Let $\mathcal{H}_i$, for $i=1,2$, be Hilbert spaces, and $T:{\frak Dom}(T) \subseteq \mathcal{H}_1 \to \mathcal{H}_2$ a densely-defined closed operator. If the kernel of $T$, and the kernel of its adjoint $T^*:{\frak Dom}(T^*) \subseteq \mathcal{H_2} \to \mathcal{H}_1$, are both finite dimensional, then does it follow that $T$ is Fredholm, which is to say, will $T$ have closed range?
I would guess not, but cannot produce an example.

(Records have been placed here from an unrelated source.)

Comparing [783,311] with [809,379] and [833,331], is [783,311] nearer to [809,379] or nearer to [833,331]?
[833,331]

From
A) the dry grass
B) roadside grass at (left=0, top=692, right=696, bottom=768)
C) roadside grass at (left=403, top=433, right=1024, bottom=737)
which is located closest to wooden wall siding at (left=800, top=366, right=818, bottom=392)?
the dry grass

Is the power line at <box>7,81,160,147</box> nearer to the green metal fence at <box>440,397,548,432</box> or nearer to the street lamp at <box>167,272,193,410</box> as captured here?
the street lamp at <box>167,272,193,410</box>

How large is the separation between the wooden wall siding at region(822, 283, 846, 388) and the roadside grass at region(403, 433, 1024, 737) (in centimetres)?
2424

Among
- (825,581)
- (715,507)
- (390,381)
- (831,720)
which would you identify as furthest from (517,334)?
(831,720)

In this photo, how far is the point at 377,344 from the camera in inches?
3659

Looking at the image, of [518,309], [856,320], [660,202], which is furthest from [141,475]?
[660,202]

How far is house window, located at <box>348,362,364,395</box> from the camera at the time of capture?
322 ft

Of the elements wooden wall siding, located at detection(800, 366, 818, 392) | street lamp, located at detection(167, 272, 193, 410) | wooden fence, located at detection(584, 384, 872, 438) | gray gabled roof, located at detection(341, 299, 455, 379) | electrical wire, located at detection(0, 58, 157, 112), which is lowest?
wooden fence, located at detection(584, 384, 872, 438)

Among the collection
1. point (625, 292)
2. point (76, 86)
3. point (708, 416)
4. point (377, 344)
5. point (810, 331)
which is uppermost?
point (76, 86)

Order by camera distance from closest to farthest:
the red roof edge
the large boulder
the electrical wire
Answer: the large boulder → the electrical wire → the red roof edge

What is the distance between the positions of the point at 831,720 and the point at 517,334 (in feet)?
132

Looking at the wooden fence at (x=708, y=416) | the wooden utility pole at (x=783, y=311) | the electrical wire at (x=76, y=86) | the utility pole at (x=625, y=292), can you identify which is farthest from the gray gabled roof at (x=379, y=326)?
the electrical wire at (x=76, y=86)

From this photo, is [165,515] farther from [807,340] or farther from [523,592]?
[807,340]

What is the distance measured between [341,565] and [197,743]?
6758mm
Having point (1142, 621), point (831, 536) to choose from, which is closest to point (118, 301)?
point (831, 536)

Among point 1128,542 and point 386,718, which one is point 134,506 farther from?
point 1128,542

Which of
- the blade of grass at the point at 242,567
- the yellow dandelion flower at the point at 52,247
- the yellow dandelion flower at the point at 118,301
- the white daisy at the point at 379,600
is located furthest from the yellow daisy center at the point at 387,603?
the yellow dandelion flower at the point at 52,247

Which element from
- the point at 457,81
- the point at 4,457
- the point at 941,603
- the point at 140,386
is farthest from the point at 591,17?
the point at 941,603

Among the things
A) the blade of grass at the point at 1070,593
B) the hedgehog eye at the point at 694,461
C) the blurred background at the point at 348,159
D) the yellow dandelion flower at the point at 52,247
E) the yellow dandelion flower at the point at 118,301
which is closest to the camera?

No. Consider $P:\ell^2(\mathbb Z)\supset D(P)\rightarrow\ell^2(\mathbb Z)$ defined by $P(e_n) = e^n e_{n} $ with $$D(P)=\{ (\xi_n)\in\ell^2(\mathbb Z) : \sum_{n=-\infty}^\infty e^{2n} |\xi_n|^2 < \infty \}.$$ Then $P$ is positive, self-adjoint (closed and densely defined) injective, and $P$ does not have closed range.
Let $K$ be a finite-dimensional Hilbert space, and define $T$ on $K\oplus\ell^2(\mathbb Z)$ to be $P$ on $\ell^2(\mathbb Z)$ and $0$ on $K$ (so $D(T) = \{(\xi,\eta) : \xi\in K, \eta\in D(P) \}$). Then $T^*=T$ and $T$ has finite dimensional kernel, but the image of $T$ is not closed.